▶ **Work to complete**
Copy the listing below word for word, omitting the pictures.

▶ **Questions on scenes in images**
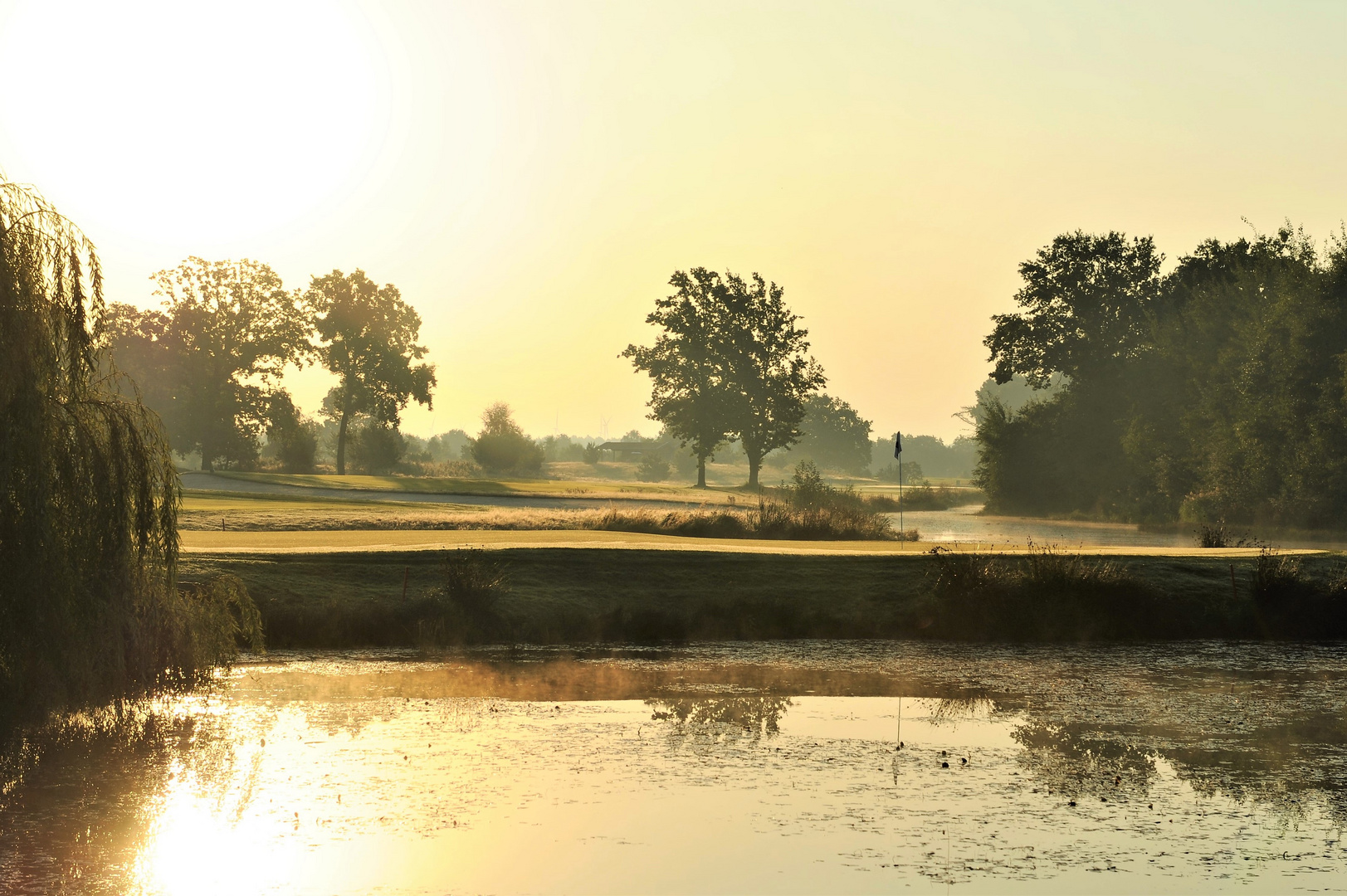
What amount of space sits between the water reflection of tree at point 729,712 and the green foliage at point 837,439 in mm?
164583

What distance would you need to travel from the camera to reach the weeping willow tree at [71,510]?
1426 centimetres

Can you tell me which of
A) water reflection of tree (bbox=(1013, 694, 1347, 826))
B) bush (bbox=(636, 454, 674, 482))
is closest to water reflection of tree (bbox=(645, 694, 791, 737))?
water reflection of tree (bbox=(1013, 694, 1347, 826))

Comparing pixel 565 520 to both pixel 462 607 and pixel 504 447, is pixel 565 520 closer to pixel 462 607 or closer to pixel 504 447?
pixel 462 607

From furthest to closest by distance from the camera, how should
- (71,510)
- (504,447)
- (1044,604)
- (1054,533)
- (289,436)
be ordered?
(504,447), (289,436), (1054,533), (1044,604), (71,510)

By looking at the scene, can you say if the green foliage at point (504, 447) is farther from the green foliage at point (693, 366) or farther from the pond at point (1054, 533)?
the pond at point (1054, 533)

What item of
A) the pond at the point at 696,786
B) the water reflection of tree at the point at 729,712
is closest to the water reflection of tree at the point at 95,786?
the pond at the point at 696,786

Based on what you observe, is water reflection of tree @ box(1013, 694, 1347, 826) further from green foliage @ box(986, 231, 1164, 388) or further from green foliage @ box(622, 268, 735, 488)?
green foliage @ box(622, 268, 735, 488)

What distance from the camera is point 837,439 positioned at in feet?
603

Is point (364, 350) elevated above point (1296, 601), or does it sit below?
above

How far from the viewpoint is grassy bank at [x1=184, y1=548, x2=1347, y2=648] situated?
2561cm

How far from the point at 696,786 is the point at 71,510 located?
7637mm

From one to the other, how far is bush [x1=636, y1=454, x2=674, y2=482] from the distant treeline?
188 ft

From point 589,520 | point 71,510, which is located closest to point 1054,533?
point 589,520

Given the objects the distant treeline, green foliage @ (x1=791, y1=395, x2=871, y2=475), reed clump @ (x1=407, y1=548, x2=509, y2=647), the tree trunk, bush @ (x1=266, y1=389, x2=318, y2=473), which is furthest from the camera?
green foliage @ (x1=791, y1=395, x2=871, y2=475)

▶ **Expected output**
What amount of space sits between the water reflection of tree at point 729,712 and the green foliage at point 837,439 in mm?
164583

What distance would you need to travel from the camera to reach the weeping willow tree at [71,510]?
1426 centimetres

Can you tell me which of
A) water reflection of tree (bbox=(1013, 694, 1347, 826))
B) bush (bbox=(636, 454, 674, 482))
is closest to water reflection of tree (bbox=(645, 694, 791, 737))?
water reflection of tree (bbox=(1013, 694, 1347, 826))

Comparing pixel 565 520 to both pixel 462 607 and pixel 504 447, is pixel 565 520 closer to pixel 462 607 or closer to pixel 504 447?
pixel 462 607

From furthest to closest by distance from the camera, how should
- (71,510)
- (504,447)
- (1044,604)
- (1054,533)
- (289,436)
be ordered?
(504,447), (289,436), (1054,533), (1044,604), (71,510)

By looking at the scene, can you say if the green foliage at point (504, 447) is farther from the green foliage at point (693, 366) or farther from the pond at point (1054, 533)?
the pond at point (1054, 533)

What item of
A) the pond at the point at 696,786
B) the water reflection of tree at the point at 729,712
is closest to the water reflection of tree at the point at 95,786?
the pond at the point at 696,786

Based on what you observe, is water reflection of tree @ box(1013, 694, 1347, 826) further from green foliage @ box(986, 231, 1164, 388) or further from green foliage @ box(622, 268, 735, 488)?
green foliage @ box(622, 268, 735, 488)

What distance from the camera is point 837,439 positioned at in feet?
603

Is point (364, 350) elevated above point (1296, 601), or does it sit below?
above

How far from the viewpoint is grassy bank at [x1=184, y1=548, x2=1347, y2=648] situated?
2561cm

How far from the point at 696,786 is the point at 71,510 located?
7637mm

From one to the other, how far is bush [x1=636, y1=454, x2=674, y2=482] from the distant treeline?
188 ft

From point 589,520 | point 71,510, which is located closest to point 1054,533?
point 589,520

Given the objects the distant treeline, green foliage @ (x1=791, y1=395, x2=871, y2=475), reed clump @ (x1=407, y1=548, x2=509, y2=647), the tree trunk, bush @ (x1=266, y1=389, x2=318, y2=473), which is furthest from the camera?
green foliage @ (x1=791, y1=395, x2=871, y2=475)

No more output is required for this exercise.